A Never-Ending Sentence for the Sex Crime You Have Yet to Commit

Reason Magazine

Bill Flanigen
June 22, 2009

The Supreme Court has announced that it will hear arguments over a federal law that allows the government to confine "sexually dangerous" prisoners in mental hospitals after they've served out their sentences. According to the Department of Justice, 95 federal prisoners have been "identified as possible candidates for post-sentence detention." Back in January, the 4th Circuit Court of Appeals struck down the law as unconstitutional.
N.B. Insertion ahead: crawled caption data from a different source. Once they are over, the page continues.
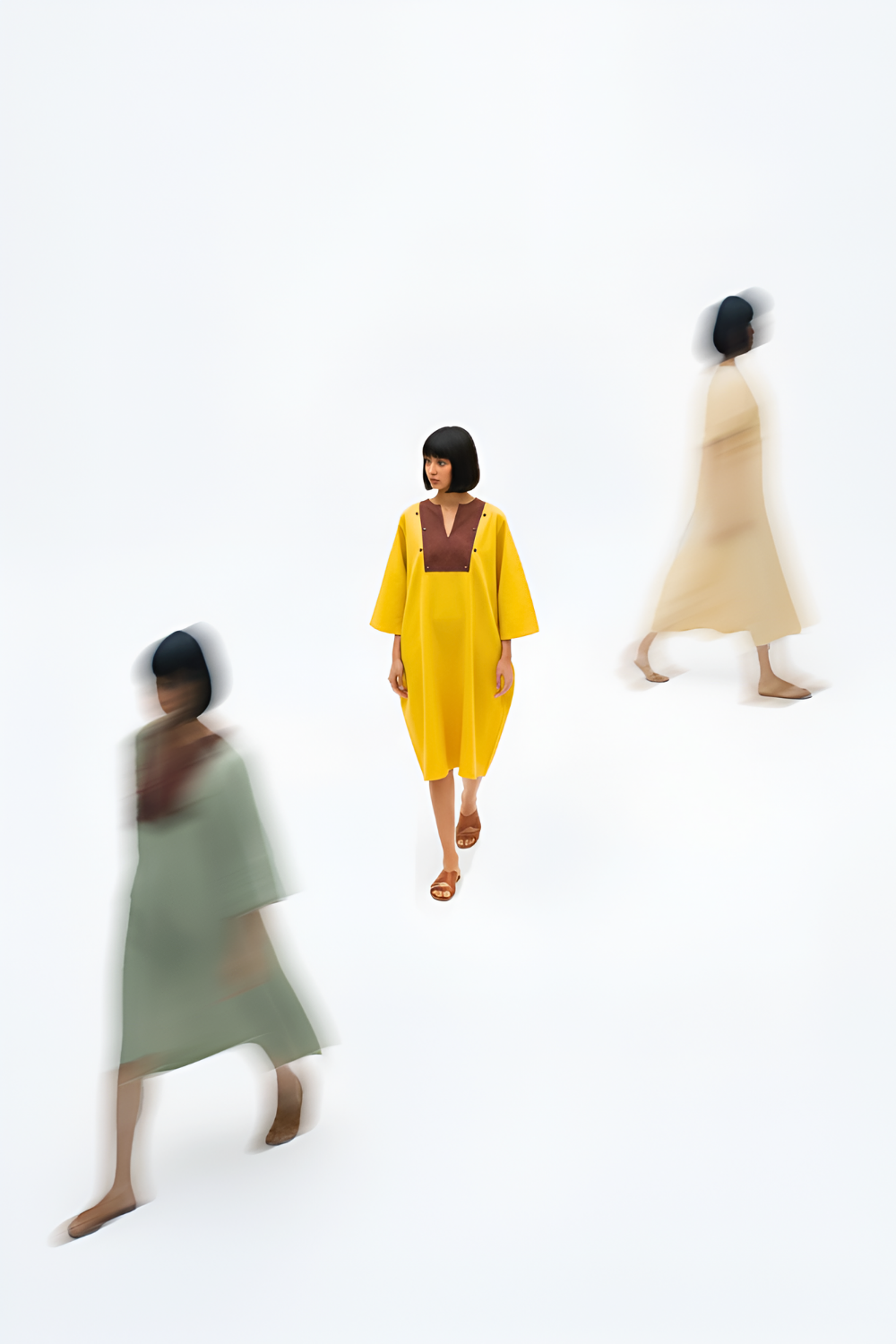 Neora By Nehal Chopra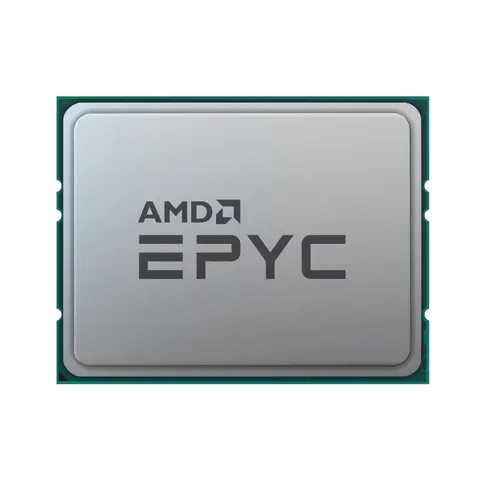 AMD 4364P Processors – image 2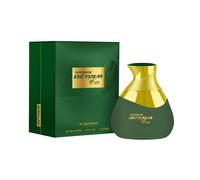 Al haramain Detour Eco EDP - 100 ml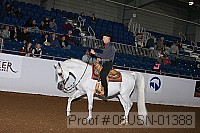 08usn-01388 proof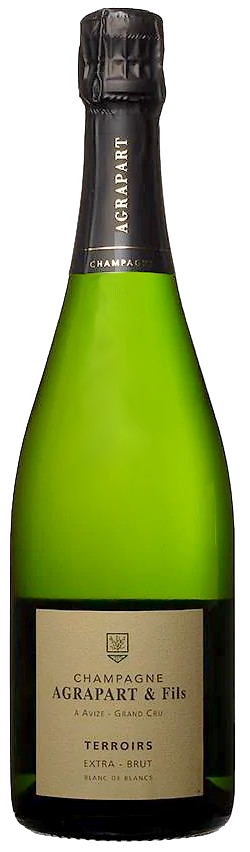 Image du produit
The 4th Circuit's justification:

The Constitution does not empower the federal government to confine a person solely because of asserted "sexual dangerousness" when the Government need not allege (let alone prove) that this "dangerousness" violates any federal law.

A commenter at Sentencing Law and Policy (linked above) points out probably the strangest element of the law in question (18 USC 4248): It allows the government to detain "sexually dangerous" persons regardless of their crime:

Section 4248 does not require that the potential committee has ever been convicted of a federal sex offense, or indeed ANY sex offense. All it requires (on this issue) is that the govt prove, by clear and convincing evidence, that the person has at some time in his or her life engaged in child molestation or sexually violent conduct (both as defined by BOP regs).